-------- Texte fourni
Conférence sociale - Quand le "zéro charge" pour l'apprentissage refait surface
En ouvrant la troisième conférence sociale, lundi 7 juillet, le président de la République François Hollande a annoncé une "réunion sur l'apprentissage et l'alternance" pour la rentrée prochaine. L'objectif sera de "lever tous les blocages" et d'évaluer "ce qui marche et ce qui ne marche pas". Sans reprendre à son compte l'idée de renouer avec le "zéro charge", comme le souhaiterait le Medef, François Hollande a évoqué "les charges considérées comme trop lourdes par les employeurs".
L'emploi des jeunes, et particulièrement l'alternance, est discuté lors de la deuxième journée de cette conférence, mardi 8 juillet, dans le cadre de deux tables-rondes : "Amplifier l'action pour l'emploi, en particulier pour les jeunes, les seniors et les personnes en difficulté", présidée par François Rebsamen, ministre du Travail, et "Assurer le passage de l'école à l'insertion professionnelle des jeunes", présidée par Benoît Hamon, ministre de l'Education nationale, et Najat Vallaud-Belkacem, ministre des Droits des femmes, de la Ville, de la Jeunesse et des Sports.
Lors de son discours d'ouverture, François Hollande a insisté sur la nécessité de mobiliser tous les acteurs, à commencer par les partenaires sociaux, les régions et les chambres de métiers. Il a regretté les "chiffres dérisoires en termes d’accueil d’apprentis" au sein des collectivités. Il a même fixé un objectif de 10.000 apprentis dans les administrations de l'Etat à compter de la rentrée 2016, contre 700 aujourd'hui.
----------------
-------- Données enregistrées
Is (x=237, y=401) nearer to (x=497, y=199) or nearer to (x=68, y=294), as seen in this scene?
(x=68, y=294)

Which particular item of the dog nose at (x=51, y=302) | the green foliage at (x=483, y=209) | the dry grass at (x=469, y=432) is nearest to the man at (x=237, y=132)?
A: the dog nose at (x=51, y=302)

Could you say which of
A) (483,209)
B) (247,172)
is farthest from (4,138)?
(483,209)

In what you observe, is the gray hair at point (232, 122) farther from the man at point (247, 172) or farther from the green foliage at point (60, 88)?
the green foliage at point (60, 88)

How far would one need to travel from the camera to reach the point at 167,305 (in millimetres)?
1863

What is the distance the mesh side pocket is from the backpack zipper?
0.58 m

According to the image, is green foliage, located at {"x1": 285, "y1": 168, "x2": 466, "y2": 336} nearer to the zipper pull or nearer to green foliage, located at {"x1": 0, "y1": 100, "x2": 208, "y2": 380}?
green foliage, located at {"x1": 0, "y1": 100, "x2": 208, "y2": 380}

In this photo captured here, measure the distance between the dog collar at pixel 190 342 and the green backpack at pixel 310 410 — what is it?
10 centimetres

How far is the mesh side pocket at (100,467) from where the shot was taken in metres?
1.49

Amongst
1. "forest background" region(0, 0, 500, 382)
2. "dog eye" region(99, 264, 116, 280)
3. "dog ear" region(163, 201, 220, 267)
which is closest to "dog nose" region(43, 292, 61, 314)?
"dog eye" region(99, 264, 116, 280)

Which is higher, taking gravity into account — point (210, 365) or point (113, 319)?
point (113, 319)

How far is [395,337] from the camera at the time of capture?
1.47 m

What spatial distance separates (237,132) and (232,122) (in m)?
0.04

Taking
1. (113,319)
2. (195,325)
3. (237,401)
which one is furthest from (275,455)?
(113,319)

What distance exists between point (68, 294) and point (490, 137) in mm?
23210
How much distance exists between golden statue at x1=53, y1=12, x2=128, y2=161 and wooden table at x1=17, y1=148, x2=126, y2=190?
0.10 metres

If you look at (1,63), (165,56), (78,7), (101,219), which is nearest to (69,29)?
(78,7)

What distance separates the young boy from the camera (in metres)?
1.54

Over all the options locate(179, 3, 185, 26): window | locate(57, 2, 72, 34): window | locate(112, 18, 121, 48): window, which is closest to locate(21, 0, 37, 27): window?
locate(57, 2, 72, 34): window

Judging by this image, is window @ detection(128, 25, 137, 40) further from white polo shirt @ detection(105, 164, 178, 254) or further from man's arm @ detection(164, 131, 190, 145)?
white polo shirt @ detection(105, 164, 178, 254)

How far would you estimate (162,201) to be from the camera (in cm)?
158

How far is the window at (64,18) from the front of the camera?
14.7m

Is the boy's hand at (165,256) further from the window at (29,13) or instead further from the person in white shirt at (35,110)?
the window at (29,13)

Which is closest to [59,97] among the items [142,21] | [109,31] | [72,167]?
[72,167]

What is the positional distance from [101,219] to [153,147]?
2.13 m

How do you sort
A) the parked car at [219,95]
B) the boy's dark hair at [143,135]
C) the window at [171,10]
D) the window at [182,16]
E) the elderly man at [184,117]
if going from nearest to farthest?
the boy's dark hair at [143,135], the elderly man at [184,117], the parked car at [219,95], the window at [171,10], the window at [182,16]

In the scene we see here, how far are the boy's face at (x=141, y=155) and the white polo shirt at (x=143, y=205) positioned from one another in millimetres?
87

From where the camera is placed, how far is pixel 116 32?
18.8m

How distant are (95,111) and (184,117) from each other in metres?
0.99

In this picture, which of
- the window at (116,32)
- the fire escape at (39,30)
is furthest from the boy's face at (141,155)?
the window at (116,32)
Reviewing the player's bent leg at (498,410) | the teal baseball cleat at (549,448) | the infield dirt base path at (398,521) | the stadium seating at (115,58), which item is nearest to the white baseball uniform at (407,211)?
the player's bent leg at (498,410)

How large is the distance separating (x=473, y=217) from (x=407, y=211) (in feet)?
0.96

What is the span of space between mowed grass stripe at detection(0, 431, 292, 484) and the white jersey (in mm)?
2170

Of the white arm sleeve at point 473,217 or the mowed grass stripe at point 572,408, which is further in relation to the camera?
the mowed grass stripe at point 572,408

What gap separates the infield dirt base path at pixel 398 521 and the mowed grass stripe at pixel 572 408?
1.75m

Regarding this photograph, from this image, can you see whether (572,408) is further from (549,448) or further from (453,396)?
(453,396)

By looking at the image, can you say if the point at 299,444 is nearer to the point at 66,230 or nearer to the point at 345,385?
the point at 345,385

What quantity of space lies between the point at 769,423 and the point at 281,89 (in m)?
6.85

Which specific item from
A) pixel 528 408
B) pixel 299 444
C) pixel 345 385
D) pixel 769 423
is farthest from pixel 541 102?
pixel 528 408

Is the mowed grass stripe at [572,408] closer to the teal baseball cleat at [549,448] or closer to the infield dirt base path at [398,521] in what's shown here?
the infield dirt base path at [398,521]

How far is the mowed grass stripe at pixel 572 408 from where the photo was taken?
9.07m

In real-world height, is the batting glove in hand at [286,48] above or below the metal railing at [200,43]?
----------------
● **Consigne**
Transcrivez fidèlement le passage du texte sur la conférence sociale qui va de « Lors de son » jusqu'à « contre 700 aujourd'hui. ». Les lignes proviennent d'une autre source que le texte sur la conférence sociale.

● **Tâche accomplie**
Lors de son discours d'ouverture, François Hollande a insisté sur la nécessité de mobiliser tous les acteurs, à commencer par les partenaires sociaux, les régions et les chambres de métiers. Il a regretté les "chiffres dérisoires en termes d’accueil d’apprentis" au sein des collectivités. Il a même fixé un objectif de 10.000 apprentis dans les administrations de l'Etat à compter de la rentrée 2016, contre 700 aujourd'hui.